## Task objective
Only the lines from the line containing "The photograph reveals" to the end of the entries should be repeated, exactly as they appear.

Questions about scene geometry

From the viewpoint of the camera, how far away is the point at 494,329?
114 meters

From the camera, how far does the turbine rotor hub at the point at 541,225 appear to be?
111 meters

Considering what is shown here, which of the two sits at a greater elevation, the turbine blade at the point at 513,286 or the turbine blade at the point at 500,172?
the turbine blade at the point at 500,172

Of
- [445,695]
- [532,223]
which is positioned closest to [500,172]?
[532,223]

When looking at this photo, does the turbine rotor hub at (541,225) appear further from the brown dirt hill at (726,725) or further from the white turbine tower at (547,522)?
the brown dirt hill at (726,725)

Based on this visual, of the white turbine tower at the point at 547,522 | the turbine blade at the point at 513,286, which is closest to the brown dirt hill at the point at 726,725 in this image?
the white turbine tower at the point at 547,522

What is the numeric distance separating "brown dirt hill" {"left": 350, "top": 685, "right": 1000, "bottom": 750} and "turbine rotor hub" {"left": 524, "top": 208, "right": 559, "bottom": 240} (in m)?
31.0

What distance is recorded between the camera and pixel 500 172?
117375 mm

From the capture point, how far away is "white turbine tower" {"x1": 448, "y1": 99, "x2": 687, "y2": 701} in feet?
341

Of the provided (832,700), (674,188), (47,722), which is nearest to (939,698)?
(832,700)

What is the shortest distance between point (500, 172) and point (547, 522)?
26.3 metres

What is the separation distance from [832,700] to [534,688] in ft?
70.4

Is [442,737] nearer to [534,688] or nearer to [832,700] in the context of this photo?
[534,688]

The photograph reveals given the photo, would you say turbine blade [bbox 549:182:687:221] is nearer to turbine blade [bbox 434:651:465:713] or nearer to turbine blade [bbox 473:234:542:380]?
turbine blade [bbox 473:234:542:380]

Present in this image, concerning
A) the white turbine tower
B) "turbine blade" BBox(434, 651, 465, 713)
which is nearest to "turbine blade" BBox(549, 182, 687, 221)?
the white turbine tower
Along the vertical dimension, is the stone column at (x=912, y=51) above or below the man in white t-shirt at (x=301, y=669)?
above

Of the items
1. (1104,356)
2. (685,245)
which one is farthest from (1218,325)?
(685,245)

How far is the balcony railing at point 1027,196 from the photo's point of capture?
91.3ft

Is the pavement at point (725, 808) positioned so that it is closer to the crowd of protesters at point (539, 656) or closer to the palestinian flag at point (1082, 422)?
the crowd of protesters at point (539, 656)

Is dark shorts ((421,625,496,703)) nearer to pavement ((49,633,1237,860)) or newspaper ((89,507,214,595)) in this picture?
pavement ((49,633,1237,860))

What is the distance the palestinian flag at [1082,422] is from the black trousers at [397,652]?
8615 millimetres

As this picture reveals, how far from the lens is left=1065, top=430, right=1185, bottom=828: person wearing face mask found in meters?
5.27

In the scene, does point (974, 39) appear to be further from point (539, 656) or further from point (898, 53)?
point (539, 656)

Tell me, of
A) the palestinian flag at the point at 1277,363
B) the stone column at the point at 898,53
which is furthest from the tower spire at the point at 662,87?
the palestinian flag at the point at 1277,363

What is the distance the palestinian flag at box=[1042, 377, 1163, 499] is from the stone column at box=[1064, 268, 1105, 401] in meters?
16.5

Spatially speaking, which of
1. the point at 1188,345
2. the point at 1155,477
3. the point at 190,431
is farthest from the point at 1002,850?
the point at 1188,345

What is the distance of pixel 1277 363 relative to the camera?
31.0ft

## Solution to this exercise
The photograph reveals given the photo, would you say turbine blade [bbox 549:182:687:221] is nearer to turbine blade [bbox 434:651:465:713] or nearer to turbine blade [bbox 473:234:542:380]?
turbine blade [bbox 473:234:542:380]

Present in this image, concerning
A) the white turbine tower
B) "turbine blade" BBox(434, 651, 465, 713)
which is nearest to "turbine blade" BBox(549, 182, 687, 221)?
the white turbine tower
Along the vertical dimension, is the stone column at (x=912, y=51) above or below the man in white t-shirt at (x=301, y=669)?
above

Of the items
1. (1104,356)
2. (685,245)
which one is farthest from (1218,325)?
(685,245)

How far is the balcony railing at point 1027,196 from the photo's point of capture?
91.3ft

Is the pavement at point (725, 808) positioned so that it is closer to the crowd of protesters at point (539, 656) or closer to the palestinian flag at point (1082, 422)?
the crowd of protesters at point (539, 656)

Is dark shorts ((421,625,496,703)) nearer to pavement ((49,633,1237,860)) or newspaper ((89,507,214,595)) in this picture?
pavement ((49,633,1237,860))

What is the distance the palestinian flag at [1082,422] is from the black trousers at [397,652]?
8615 millimetres

As this picture reveals, how far from the lens is left=1065, top=430, right=1185, bottom=828: person wearing face mask found in meters?
5.27

In the scene, does point (974, 39) appear to be further from point (539, 656) or further from point (898, 53)?
point (539, 656)

Tell me, of
A) the palestinian flag at the point at 1277,363
B) the stone column at the point at 898,53
which is furthest from the tower spire at the point at 662,87?
the palestinian flag at the point at 1277,363

What is the distance the palestinian flag at box=[1042, 377, 1163, 499] is from the stone column at box=[1064, 268, 1105, 401] in meters?
16.5

Spatially speaking, which of
1. the point at 1188,345
2. the point at 1155,477
3. the point at 190,431
is farthest from the point at 1002,850?
the point at 1188,345

What is the distance of pixel 1277 363 relative to the camera?
31.0ft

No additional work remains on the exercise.